Firma. Vor kurzem ging die Wind- und Solarfirma EECH AG pleite, nun hat auch die Hamburger EECH Group AG Insolvenz angemeldet. Ebenfalls insolvent ist ihre Tochter, die EECH Windkraft Italien Projektentwicklung sowie die Deutsche Immobilien Grundvermögen Holding AG.

Anleger. EECH-Anleger haben schlechte Karten für Schadenersatz. Dennoch sollten sie ihre Forderungen bei Insolvenzverwalter Burckhardt Reimer, Domstraße 15, 20095 Hamburg, anmelden. Eventuell erhalten sie dann noch etwas Geld zurück.

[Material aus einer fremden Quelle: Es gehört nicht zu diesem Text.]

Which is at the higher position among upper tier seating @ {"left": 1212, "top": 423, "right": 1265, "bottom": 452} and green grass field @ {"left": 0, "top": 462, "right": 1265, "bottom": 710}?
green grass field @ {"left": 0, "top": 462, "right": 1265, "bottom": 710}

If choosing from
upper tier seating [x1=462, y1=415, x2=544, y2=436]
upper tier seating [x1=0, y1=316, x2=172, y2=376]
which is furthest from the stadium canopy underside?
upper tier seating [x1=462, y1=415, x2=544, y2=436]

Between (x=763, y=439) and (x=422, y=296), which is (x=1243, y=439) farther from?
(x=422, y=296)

Geschichte. Finanztest hatte wiederholt vor den krummen Geschäften der EECH-Gruppe gewarnt. So hatte die EECH AG mit hohen Zinsversprechen für grüne Anlagen in Wind und Sonne geworben. Anders als angekündigt wurden dann große Teile des Anlegergelds unter anderem für den Kauf von Kunstwerken verwendet.

Klagen. Tarik Ersin Yoleri, Vorstand der EECH AG und Drahtzieher im Konzern, verteidigte die Kunstkäufe als vertragsgemäß. Auch bot der Konzern neben den Wind- und Solaranleihen eine Kunstanleihe an. Doch Hunderte grüne Anleger fühlten sich getäuscht. Als Zinsen verspätet oder gar nicht mehr gezahlt wurden, kündigten sie ihre Verträge und klagten auf Rückzahlung ihres Geldes. Vor Gericht erhielten sie recht. Die Staatsanwaltschaft Hamburg leitete Ermittlungen wegen des Verdachts des Anlagebetrugs ein.

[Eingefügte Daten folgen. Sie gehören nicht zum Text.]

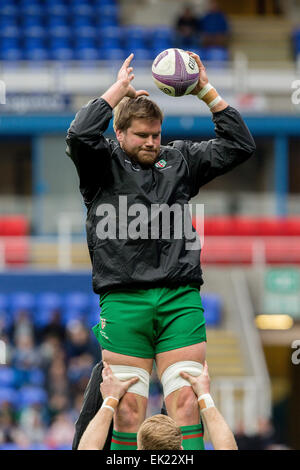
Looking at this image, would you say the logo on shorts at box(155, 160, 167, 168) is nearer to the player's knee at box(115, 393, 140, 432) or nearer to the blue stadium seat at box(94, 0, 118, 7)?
the player's knee at box(115, 393, 140, 432)

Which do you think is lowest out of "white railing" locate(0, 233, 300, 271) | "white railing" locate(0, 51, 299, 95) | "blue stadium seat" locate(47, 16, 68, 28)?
"white railing" locate(0, 233, 300, 271)

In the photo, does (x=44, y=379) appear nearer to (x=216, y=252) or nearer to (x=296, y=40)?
(x=216, y=252)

Rettungsversuch. Zuletzt half der EECH Group auch der Verkauf der EECH AG nicht mehr, ihre finanziellen Probleme zu lösen. Sie konnte auch den Anlegern der Kunstanleihe „Art Invest“ keine Zinsen mehr zahlen.

Die EECH AG, EECH Group AG und Tochterfirmen stehen auf der Warnliste Geldanlageangebote.